What to do when Celery broker is down?

What to do when Celery broker is down? - django

I have a Celery server with a RabbitMQ broker. I use it to run background tasks in my Django project.
In one of my views a signal is triggered which then calls a celery task like this:
create_something.delay(pk)
The task is defined like this:
#task
def create_something(donation_pk):
# do something
Everything works great, but:
If RabbitMQ is down when I am calling the task no error is thrown during the create_something.delay(pk) call. But the view throws this error:
[Errno 111] Connection refused
(The stack trace is kind of useless, I think this is because of the signals used)
The question now is: How can I prevent this error? Is there a possibility to perform retries of the create_something.delay(pk) when the broker is down?
Thanks in advance for any hints!

Celery tasks has a .run() method, which will execute the task as it were part of the normal code flow.
create_something.run(pk)
You could catch the exception and execute .run() if needed.

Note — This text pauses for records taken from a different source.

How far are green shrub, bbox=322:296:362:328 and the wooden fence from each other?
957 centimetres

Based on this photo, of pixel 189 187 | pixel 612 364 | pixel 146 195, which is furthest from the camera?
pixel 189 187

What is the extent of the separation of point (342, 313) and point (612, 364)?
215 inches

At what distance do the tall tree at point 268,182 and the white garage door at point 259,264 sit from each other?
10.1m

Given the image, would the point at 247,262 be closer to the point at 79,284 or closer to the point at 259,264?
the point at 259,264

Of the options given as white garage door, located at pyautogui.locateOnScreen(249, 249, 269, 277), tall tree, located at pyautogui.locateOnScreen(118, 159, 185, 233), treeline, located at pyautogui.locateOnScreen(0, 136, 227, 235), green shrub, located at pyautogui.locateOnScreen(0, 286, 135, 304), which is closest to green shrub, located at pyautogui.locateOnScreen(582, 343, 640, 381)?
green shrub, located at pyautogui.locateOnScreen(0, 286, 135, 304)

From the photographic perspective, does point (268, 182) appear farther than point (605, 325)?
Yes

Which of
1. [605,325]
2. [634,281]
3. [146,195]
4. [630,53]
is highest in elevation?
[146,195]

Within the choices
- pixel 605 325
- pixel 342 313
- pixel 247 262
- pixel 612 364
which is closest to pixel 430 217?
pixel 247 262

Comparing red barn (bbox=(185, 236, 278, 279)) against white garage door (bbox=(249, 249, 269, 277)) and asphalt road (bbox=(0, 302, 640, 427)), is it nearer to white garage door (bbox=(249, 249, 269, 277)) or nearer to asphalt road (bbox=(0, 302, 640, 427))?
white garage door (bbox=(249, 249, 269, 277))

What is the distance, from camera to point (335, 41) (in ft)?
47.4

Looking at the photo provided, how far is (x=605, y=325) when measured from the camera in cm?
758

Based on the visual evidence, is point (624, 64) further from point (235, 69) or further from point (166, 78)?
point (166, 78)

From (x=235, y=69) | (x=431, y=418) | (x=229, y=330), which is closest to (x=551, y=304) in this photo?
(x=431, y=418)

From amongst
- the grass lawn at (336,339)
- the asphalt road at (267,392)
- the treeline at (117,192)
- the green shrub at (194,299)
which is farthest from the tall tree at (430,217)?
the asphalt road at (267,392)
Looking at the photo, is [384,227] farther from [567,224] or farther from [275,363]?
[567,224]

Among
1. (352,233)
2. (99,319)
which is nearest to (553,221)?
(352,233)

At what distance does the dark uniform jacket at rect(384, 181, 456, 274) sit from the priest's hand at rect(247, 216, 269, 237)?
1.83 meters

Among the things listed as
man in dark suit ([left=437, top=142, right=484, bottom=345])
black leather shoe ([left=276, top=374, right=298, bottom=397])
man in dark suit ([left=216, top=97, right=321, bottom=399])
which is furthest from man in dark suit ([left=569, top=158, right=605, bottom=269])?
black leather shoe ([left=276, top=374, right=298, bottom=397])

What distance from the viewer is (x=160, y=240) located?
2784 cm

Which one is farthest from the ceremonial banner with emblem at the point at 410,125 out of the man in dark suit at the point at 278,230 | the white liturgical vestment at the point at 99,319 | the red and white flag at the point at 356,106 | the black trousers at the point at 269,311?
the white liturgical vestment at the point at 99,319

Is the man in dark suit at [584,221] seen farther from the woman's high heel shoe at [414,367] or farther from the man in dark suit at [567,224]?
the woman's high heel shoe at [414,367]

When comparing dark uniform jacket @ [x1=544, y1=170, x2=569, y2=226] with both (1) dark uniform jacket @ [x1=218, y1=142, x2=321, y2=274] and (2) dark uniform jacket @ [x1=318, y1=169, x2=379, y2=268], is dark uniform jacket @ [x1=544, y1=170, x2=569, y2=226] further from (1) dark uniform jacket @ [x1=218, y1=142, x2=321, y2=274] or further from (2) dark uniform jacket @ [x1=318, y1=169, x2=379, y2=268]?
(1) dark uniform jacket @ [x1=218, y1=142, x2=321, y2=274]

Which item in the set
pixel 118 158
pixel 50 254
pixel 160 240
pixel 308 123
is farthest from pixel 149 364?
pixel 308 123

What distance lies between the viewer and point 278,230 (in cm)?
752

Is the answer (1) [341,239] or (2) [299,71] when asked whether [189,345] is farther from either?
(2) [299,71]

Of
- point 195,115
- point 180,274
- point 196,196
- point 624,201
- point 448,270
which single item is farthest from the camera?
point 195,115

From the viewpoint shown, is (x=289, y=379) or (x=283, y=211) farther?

Is there a possibility to perform retries of the create_something.delay(pk) when the broker is down?
The exception thrown when you call the .delay() method and you cannot connect can be caught just like any other exception:
try:
foo.delay()
except <whatever exception is actually thrown>:
# recover
You could build a loop around this to retry but you should take care not to keep the request up for very long. For instance, if it takes a whole second for your connectivity problem to get resolved, you don't want to hold up the request for a whole second. An option here may be to abort quickly but use the logging infrastructure so that an email is sent to the site administrators. A retry loop would be the last thing I'd do once I've identified what causes the connectivity issue and I have determined it cannot be helped. In most cases, it can be helped, and the retry loop is really a bandaid solution.
How can I prevent this error?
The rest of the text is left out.